In order to set that type of reasoning to one side, the argument will presumably be that the trial judge not merely had an opportunity of considering the tendencies that might have arisen from the offending conduct, but of examining the particular facts in this case.  His Honour's conclusion that although the offending conduct was capable of misleading and inducing the entry into the contract, it did not do so on this occasion, would thus be said to be not only open but reasonable in the circumstances.  I have noted that the findings at first instance were that the appellant relied upon its own inquiries.  There may also be an argument on appeal that the inquiries were themselves generated by the offending representation and that a possible or available finding might have been that there was reliance both on the representation and on the individual personal inquiries.  Such a result would have entitled the appellant to succeed, and there seems no reason why it should not be able to advance that argument on appeal and every reason to believe that the argument would have some prospects of success.
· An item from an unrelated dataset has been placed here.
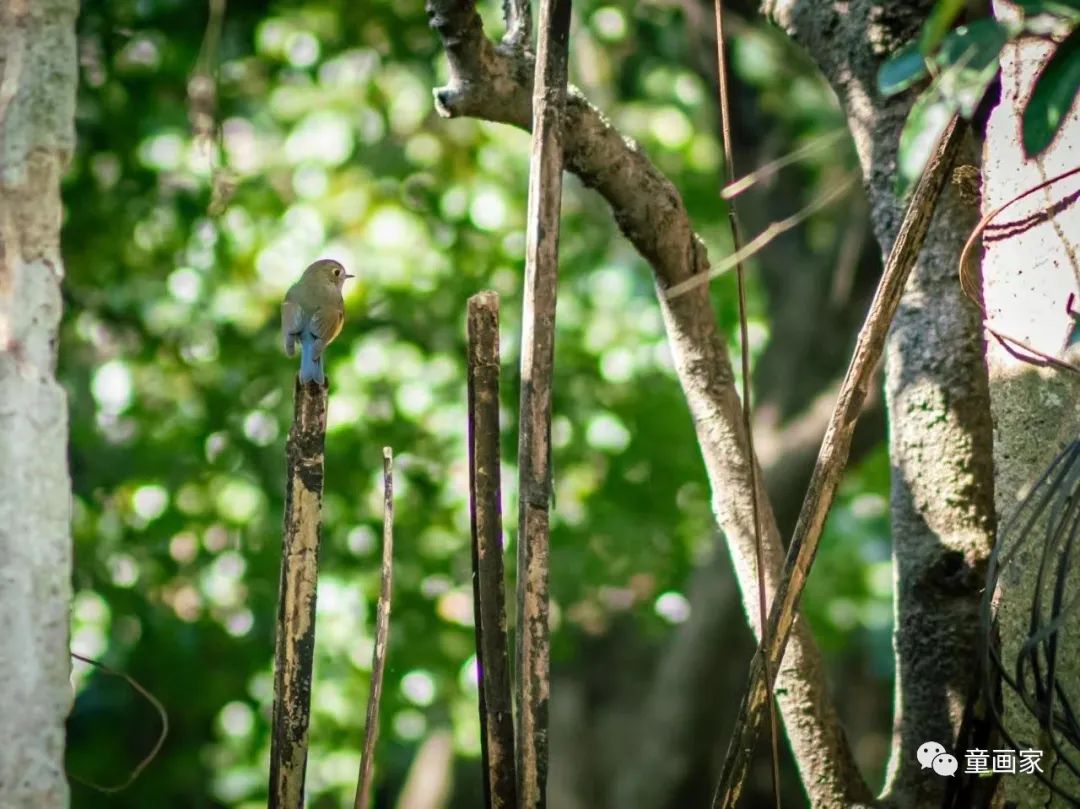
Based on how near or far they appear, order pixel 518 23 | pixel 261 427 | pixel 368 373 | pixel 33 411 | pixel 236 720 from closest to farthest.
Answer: pixel 33 411 → pixel 518 23 → pixel 261 427 → pixel 368 373 → pixel 236 720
The great gap in the evidence is that the people who stand behind the appellant, principally two of the directors of the company who live outside the jurisdiction in Yugoslavia -- if there is
such a country still -- and the United States of America, have not indicated to the Court why they are not in a position to back the appeal if they are committed to it.  This is a particularly stark omission when one considers that the two companies which appear to be impecunious are companies owned by the same people or in the same general interest.  These are the people who stand to benefit from the successful prosecution of the appeal and the litigation generally.  Yet they have given no evidence at all as to their means so as to enable the Court to determine in accordance with well established authority that those who stand behind the impecunious litigant could or could not assist to fund the litigation.
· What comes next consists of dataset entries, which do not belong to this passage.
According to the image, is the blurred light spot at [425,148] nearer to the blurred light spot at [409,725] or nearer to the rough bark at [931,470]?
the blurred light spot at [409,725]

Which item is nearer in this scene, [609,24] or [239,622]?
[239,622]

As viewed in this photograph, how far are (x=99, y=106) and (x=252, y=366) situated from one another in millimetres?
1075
In those circumstances, it is necessary to then consider the argument of the appellant that the amount sought by the respondents by way of security is excessive, although there is little or no evidence to suggest that the calculated amount is seriously exaggerated or incorrect.  On this matter the evidence is substantially in favour of the respondents.  The appellant makes no effort to answer the respondents' case that it is without funds, and it appears that the associated company is also without funds.

It may be regrettable as a matter of social desirability that litigation in the Federal Court is expensive.  But it is the fact, and respondents who have succeeded at first instance and as to which the security already provided will be inadequate should be given some protection for their costs on the appeal.  I have said that this is a discretionary balancing exercise and I propose to exercise it, albeit in a relatively arbitrary fashion as all such matters have to be.
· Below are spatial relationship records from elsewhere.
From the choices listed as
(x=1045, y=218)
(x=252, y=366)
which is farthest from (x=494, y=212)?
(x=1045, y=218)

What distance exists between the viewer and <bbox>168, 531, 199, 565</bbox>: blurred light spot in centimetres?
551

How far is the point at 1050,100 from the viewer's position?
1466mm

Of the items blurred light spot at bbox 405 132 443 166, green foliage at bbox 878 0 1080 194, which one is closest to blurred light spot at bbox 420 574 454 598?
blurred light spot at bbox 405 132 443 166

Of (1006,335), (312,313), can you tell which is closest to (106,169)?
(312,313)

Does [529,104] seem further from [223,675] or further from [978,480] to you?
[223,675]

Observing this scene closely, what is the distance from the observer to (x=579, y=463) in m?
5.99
The appellant suggested in argument that the costs sought by the respondents are exaggerated by many thousands of dollars.  I am unable to find any significant exaggeration but I think that I should exercise my discretion in a balanced way and order that security be provided in the sum of $7000 in a manner approved by the Registrar.  Such security is to be provided by not later than 4 pm on Friday 31 March 1995.  In the event that it is not provided, I stand over to 9.30am on April 3 the application in the motion for the staying of the proceedings. 

It is in the parties' interests to proceed with the appeal books and the other initial preparation, all of which will obviously have to be at the cost of the appellant, so that between now and 31 March it seems to me that the costs of the respondents, so far as the appeal itself is concerned, ought to be minimal.  The appellant will pay the respondents' costs of and in relation to this motion.